• [SUPPLIED RECORDS]
--- START ---
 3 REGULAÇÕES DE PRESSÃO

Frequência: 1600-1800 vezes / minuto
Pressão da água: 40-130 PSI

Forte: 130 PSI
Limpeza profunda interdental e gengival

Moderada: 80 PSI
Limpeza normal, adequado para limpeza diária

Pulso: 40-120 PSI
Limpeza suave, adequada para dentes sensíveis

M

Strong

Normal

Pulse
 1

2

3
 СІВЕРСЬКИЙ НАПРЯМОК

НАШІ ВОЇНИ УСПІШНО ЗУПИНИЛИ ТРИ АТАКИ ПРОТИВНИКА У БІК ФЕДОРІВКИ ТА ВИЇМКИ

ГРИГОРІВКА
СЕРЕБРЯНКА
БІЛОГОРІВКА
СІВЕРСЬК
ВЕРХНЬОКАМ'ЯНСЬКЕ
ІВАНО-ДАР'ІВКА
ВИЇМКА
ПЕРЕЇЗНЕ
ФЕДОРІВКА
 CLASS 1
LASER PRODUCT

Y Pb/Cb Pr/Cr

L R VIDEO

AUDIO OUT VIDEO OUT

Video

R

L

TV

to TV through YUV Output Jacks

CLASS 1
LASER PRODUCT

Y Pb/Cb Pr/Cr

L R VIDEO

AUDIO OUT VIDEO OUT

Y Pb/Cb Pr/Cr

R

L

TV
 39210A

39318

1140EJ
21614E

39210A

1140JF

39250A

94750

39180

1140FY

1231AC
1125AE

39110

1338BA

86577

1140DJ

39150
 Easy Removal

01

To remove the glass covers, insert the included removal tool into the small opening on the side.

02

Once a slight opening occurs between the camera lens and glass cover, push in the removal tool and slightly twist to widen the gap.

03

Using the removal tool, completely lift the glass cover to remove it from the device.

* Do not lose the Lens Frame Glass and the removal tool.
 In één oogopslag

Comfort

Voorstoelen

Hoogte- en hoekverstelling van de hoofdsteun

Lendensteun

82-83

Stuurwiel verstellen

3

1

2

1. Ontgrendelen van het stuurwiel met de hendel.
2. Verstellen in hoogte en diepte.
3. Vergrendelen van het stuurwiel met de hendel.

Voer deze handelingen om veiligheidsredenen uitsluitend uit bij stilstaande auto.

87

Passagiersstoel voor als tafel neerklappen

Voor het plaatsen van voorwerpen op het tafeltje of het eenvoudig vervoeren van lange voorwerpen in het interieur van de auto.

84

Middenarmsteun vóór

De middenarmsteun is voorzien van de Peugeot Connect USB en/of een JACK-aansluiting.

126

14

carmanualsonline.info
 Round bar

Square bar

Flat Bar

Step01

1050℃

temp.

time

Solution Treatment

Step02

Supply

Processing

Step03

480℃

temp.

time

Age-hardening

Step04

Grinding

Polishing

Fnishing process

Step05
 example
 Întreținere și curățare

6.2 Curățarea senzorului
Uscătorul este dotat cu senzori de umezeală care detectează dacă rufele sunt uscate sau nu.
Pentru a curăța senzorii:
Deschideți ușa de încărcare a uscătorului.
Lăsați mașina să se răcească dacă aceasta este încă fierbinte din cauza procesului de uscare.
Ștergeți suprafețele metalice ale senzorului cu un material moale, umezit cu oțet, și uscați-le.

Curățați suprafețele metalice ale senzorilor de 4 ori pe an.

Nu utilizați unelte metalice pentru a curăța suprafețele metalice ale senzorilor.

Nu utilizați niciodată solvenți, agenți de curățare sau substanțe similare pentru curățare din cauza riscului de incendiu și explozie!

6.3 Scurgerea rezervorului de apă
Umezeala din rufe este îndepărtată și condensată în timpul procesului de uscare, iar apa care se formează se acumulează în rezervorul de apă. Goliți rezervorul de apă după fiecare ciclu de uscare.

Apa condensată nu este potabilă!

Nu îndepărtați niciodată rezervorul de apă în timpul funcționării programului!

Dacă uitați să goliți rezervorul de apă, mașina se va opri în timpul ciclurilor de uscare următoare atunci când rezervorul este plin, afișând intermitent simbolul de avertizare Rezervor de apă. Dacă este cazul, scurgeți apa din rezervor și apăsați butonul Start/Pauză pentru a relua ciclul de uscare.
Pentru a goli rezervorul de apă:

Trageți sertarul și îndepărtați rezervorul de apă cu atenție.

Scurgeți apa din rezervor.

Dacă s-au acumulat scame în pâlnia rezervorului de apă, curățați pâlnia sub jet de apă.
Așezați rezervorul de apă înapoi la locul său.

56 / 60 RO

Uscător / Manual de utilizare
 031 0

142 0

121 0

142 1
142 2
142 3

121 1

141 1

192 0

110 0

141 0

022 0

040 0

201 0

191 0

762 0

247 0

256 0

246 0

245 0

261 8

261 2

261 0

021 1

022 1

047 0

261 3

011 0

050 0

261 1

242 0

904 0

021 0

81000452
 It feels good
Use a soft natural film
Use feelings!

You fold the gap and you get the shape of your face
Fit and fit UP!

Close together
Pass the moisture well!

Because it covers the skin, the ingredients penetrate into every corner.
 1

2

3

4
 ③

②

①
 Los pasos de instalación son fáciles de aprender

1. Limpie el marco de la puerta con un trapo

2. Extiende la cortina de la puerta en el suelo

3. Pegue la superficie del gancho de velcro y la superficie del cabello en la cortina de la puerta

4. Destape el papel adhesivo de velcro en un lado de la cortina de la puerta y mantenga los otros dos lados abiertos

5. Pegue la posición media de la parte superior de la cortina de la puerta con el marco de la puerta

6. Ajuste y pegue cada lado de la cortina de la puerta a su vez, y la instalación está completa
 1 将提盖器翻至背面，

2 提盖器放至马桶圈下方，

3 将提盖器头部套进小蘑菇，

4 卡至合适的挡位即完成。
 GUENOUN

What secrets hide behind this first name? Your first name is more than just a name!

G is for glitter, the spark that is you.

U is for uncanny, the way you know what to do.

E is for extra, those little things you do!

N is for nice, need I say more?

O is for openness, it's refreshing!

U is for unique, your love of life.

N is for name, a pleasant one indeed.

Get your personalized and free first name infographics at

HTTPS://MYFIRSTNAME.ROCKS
--- END ---
• [PROBLEM TO SOLVE] Would you give the material above again, complete and exact?

• [ANSWER TO THE PROBLEM]
 3 REGULAÇÕES DE PRESSÃO

Frequência: 1600-1800 vezes / minuto
Pressão da água: 40-130 PSI

Forte: 130 PSI
Limpeza profunda interdental e gengival

Moderada: 80 PSI
Limpeza normal, adequado para limpeza diária

Pulso: 40-120 PSI
Limpeza suave, adequada para dentes sensíveis

M

Strong

Normal

Pulse
 1

2

3
 СІВЕРСЬКИЙ НАПРЯМОК

НАШІ ВОЇНИ УСПІШНО ЗУПИНИЛИ ТРИ АТАКИ ПРОТИВНИКА У БІК ФЕДОРІВКИ ТА ВИЇМКИ

ГРИГОРІВКА
СЕРЕБРЯНКА
БІЛОГОРІВКА
СІВЕРСЬК
ВЕРХНЬОКАМ'ЯНСЬКЕ
ІВАНО-ДАР'ІВКА
ВИЇМКА
ПЕРЕЇЗНЕ
ФЕДОРІВКА
 CLASS 1
LASER PRODUCT

Y Pb/Cb Pr/Cr

L R VIDEO

AUDIO OUT VIDEO OUT

Video

R

L

TV

to TV through YUV Output Jacks

CLASS 1
LASER PRODUCT

Y Pb/Cb Pr/Cr

L R VIDEO

AUDIO OUT VIDEO OUT

Y Pb/Cb Pr/Cr

R

L

TV
 39210A

39318

1140EJ
21614E

39210A

1140JF

39250A

94750

39180

1140FY

1231AC
1125AE

39110

1338BA

86577

1140DJ

39150
 Easy Removal

01

To remove the glass covers, insert the included removal tool into the small opening on the side.

02

Once a slight opening occurs between the camera lens and glass cover, push in the removal tool and slightly twist to widen the gap.

03

Using the removal tool, completely lift the glass cover to remove it from the device.

* Do not lose the Lens Frame Glass and the removal tool.
 In één oogopslag

Comfort

Voorstoelen

Hoogte- en hoekverstelling van de hoofdsteun

Lendensteun

82-83

Stuurwiel verstellen

3

1

2

1. Ontgrendelen van het stuurwiel met de hendel.
2. Verstellen in hoogte en diepte.
3. Vergrendelen van het stuurwiel met de hendel.

Voer deze handelingen om veiligheidsredenen uitsluitend uit bij stilstaande auto.

87

Passagiersstoel voor als tafel neerklappen

Voor het plaatsen van voorwerpen op het tafeltje of het eenvoudig vervoeren van lange voorwerpen in het interieur van de auto.

84

Middenarmsteun vóór

De middenarmsteun is voorzien van de Peugeot Connect USB en/of een JACK-aansluiting.

126

14

carmanualsonline.info
 Round bar

Square bar

Flat Bar

Step01

1050℃

temp.

time

Solution Treatment

Step02

Supply

Processing

Step03

480℃

temp.

time

Age-hardening

Step04

Grinding

Polishing

Fnishing process

Step05
 example
 Întreținere și curățare

6.2 Curățarea senzorului
Uscătorul este dotat cu senzori de umezeală care detectează dacă rufele sunt uscate sau nu.
Pentru a curăța senzorii:
Deschideți ușa de încărcare a uscătorului.
Lăsați mașina să se răcească dacă aceasta este încă fierbinte din cauza procesului de uscare.
Ștergeți suprafețele metalice ale senzorului cu un material moale, umezit cu oțet, și uscați-le.

Curățați suprafețele metalice ale senzorilor de 4 ori pe an.

Nu utilizați unelte metalice pentru a curăța suprafețele metalice ale senzorilor.

Nu utilizați niciodată solvenți, agenți de curățare sau substanțe similare pentru curățare din cauza riscului de incendiu și explozie!

6.3 Scurgerea rezervorului de apă
Umezeala din rufe este îndepărtată și condensată în timpul procesului de uscare, iar apa care se formează se acumulează în rezervorul de apă. Goliți rezervorul de apă după fiecare ciclu de uscare.

Apa condensată nu este potabilă!

Nu îndepărtați niciodată rezervorul de apă în timpul funcționării programului!

Dacă uitați să goliți rezervorul de apă, mașina se va opri în timpul ciclurilor de uscare următoare atunci când rezervorul este plin, afișând intermitent simbolul de avertizare Rezervor de apă. Dacă este cazul, scurgeți apa din rezervor și apăsați butonul Start/Pauză pentru a relua ciclul de uscare.
Pentru a goli rezervorul de apă:

Trageți sertarul și îndepărtați rezervorul de apă cu atenție.

Scurgeți apa din rezervor.

Dacă s-au acumulat scame în pâlnia rezervorului de apă, curățați pâlnia sub jet de apă.
Așezați rezervorul de apă înapoi la locul său.

56 / 60 RO

Uscător / Manual de utilizare
 031 0

142 0

121 0

142 1
142 2
142 3

121 1

141 1

192 0

110 0

141 0

022 0

040 0

201 0

191 0

762 0

247 0

256 0

246 0

245 0

261 8

261 2

261 0

021 1

022 1

047 0

261 3

011 0

050 0

261 1

242 0

904 0

021 0

81000452
 It feels good
Use a soft natural film
Use feelings!

You fold the gap and you get the shape of your face
Fit and fit UP!

Close together
Pass the moisture well!

Because it covers the skin, the ingredients penetrate into every corner.
 1

2

3

4
 ③

②

①
 Los pasos de instalación son fáciles de aprender

1. Limpie el marco de la puerta con un trapo

2. Extiende la cortina de la puerta en el suelo

3. Pegue la superficie del gancho de velcro y la superficie del cabello en la cortina de la puerta

4. Destape el papel adhesivo de velcro en un lado de la cortina de la puerta y mantenga los otros dos lados abiertos

5. Pegue la posición media de la parte superior de la cortina de la puerta con el marco de la puerta

6. Ajuste y pegue cada lado de la cortina de la puerta a su vez, y la instalación está completa
 1 将提盖器翻至背面，

2 提盖器放至马桶圈下方，

3 将提盖器头部套进小蘑菇，

4 卡至合适的挡位即完成。
 GUENOUN

What secrets hide behind this first name? Your first name is more than just a name!

G is for glitter, the spark that is you.

U is for uncanny, the way you know what to do.

E is for extra, those little things you do!

N is for nice, need I say more?

O is for openness, it's refreshing!

U is for unique, your love of life.

N is for name, a pleasant one indeed.

Get your personalized and free first name infographics at

HTTPS://MYFIRSTNAME.ROCKS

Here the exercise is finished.